Скучавший на перроне милиционер Игорь Козленко бросился к ней стремглав.
Оттащенный в сторону труп был еще теплым. Да и судебно-медицинский эксперт установил, что смерть наступила в тот момент, когда убитый спускался вниз по движущейся безлюдной — время позднее! — лестнице.
Его застрелил некто, поднимавшийся навстречу, ударил из револьвера системы наган, на ствол которого был, разумеется, навинчен глушитель. Сообщения о таких комбинациях появились недавно в оперативных сводках, наган входил в моду среди новоявленных российских мафиози.
Но к обычной гангстерской разборке, которая стала в столице нормой, случай в метро не ладился никак. Во-первых, сыгранный на рояле уже мертвыми пальцами этюд, то бишь, отпечатки пальцев трупа облегчения оперативникам-ментам не принесли: убитый таким лихим способом мужик к уголовному миру не принадлежал, по крайней мере, на крючок дактилоскопической экспертизы прежде не попадался.
Во-вторых, манера не подходила. Гангстеры Смутного Времени любили подражать чикагским коллегам: гонялись друг за другом на лимузинах, херачили в соперников из автоматов, взрывали витрины валютных магазинов, шумели во всю ивановскую, дабы и себя показать, шорох произвести и неизвестно кого запугать, морально зафуячить.
Российский люд очередью из калашника удивить теперь было трудно, а спецотряды с Петровки и улицы Огарева стреляли из автоматов не хуже бандитов, действовали с умом и вполне профессионально.
Тот факт, что наган с глушителем всё чаще попадался у мафиози, ничего конкретного не выявлял. Такая машинка могла быть у кого угодно, даже у официальных органов, ибо те конфисковывали оружие целыми арсеналами и регулярно.

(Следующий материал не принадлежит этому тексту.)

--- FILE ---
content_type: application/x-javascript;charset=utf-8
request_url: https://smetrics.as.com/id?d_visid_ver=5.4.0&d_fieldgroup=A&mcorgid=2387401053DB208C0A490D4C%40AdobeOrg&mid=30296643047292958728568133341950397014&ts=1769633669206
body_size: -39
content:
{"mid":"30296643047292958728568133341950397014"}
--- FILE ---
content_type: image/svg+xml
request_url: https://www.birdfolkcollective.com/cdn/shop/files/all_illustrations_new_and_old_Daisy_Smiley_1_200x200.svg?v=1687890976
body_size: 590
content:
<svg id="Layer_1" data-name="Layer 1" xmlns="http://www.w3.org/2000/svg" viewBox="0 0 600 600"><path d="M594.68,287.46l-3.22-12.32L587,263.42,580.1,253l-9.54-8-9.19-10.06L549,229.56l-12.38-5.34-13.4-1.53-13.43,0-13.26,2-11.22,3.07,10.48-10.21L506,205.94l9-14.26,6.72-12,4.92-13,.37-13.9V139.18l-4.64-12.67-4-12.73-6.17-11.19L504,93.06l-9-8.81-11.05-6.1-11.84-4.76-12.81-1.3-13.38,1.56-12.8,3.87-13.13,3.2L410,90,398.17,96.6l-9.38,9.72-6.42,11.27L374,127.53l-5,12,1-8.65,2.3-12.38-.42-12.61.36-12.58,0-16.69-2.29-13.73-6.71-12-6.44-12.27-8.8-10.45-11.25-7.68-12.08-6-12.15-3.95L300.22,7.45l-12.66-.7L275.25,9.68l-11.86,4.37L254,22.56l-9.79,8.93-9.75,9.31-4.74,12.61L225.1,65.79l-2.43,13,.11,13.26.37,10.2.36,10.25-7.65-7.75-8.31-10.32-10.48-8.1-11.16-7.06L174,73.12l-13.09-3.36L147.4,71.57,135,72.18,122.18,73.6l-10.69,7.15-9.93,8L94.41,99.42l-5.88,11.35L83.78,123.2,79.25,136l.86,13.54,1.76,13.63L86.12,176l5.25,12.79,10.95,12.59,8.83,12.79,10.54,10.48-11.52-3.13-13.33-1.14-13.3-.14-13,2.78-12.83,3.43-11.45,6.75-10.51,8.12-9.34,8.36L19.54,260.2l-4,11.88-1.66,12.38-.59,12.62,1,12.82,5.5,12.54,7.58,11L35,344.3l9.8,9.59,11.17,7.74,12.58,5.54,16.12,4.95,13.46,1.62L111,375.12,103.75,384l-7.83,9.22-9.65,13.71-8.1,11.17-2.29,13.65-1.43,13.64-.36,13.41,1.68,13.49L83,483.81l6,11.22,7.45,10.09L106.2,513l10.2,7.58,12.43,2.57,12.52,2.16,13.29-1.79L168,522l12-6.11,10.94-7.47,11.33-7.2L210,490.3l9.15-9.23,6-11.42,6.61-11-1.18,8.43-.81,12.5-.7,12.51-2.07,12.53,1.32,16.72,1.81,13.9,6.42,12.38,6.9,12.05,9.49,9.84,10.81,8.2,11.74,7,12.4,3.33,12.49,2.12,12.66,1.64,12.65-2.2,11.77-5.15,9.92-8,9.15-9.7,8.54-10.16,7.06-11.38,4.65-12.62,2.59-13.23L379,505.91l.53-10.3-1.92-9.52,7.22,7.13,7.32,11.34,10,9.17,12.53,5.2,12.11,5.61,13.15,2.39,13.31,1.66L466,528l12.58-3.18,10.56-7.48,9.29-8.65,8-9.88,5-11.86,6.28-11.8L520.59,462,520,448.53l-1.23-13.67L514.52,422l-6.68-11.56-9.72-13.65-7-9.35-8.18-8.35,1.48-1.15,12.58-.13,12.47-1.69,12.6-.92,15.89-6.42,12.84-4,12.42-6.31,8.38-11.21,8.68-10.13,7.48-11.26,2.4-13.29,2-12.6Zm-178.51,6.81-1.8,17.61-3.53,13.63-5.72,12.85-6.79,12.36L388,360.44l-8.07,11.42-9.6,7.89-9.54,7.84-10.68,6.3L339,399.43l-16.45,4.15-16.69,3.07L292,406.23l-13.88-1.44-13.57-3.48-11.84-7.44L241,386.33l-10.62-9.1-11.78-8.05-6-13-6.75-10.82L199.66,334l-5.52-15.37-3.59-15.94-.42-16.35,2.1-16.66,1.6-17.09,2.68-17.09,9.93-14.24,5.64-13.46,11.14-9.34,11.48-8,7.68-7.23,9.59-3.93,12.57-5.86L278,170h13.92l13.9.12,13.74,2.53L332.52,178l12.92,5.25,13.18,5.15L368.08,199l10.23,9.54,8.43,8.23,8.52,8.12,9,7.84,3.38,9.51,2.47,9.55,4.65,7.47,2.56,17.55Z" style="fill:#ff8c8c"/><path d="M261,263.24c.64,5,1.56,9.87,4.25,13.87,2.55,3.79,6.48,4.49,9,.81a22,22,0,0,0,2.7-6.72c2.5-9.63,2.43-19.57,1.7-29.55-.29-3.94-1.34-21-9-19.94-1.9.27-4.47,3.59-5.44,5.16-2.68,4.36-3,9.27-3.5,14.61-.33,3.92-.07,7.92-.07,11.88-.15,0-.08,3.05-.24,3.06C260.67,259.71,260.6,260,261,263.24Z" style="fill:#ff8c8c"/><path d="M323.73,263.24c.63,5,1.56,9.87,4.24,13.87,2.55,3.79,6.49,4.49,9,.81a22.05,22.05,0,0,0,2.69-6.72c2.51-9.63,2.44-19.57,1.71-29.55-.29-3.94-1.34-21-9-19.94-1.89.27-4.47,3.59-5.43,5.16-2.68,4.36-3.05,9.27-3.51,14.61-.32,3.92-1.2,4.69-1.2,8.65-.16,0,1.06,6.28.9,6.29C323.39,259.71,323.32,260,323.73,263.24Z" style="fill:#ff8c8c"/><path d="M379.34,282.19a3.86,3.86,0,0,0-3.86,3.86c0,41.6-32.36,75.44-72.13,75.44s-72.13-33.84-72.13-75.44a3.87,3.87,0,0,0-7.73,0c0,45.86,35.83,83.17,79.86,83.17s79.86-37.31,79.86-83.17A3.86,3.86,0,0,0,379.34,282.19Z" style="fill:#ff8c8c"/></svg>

Наводило на некое объяснение иное. Убитый был известным в Останкине усатым и голубоватым журналистом, а до того подвизался на роли одного из оголтелых дикторов-ведущих, поливавших дерьмом различных оттенков и степеней пахучести так называемых национал-патриотов, народную прессу, трезво и пророссийски мыслящих депутатов, а также невзоровских и прохановских наших.
Возникла версия: убрали в порядке мести. Долгожданное, мол, возмездие, террористический акт идейной окраски.
Стали глубже изучать личность жертвы, ибо опытные оперы и следователи из прокуратуры не верили, что оппозиция даст себя по-глупому так подставить. И тут открытия ахнули, что называется, дуплетом, а точнее — залпом.
Во-первых, установили — точно голубым оказался парнишка, и со стажем, специальный клуб содержал на дому с филиалом на роскошной даче, каковую купил неизвестно на какие шиши еще в девяностом году. И кличку имел — Щекотунчик, из-за усов, значит…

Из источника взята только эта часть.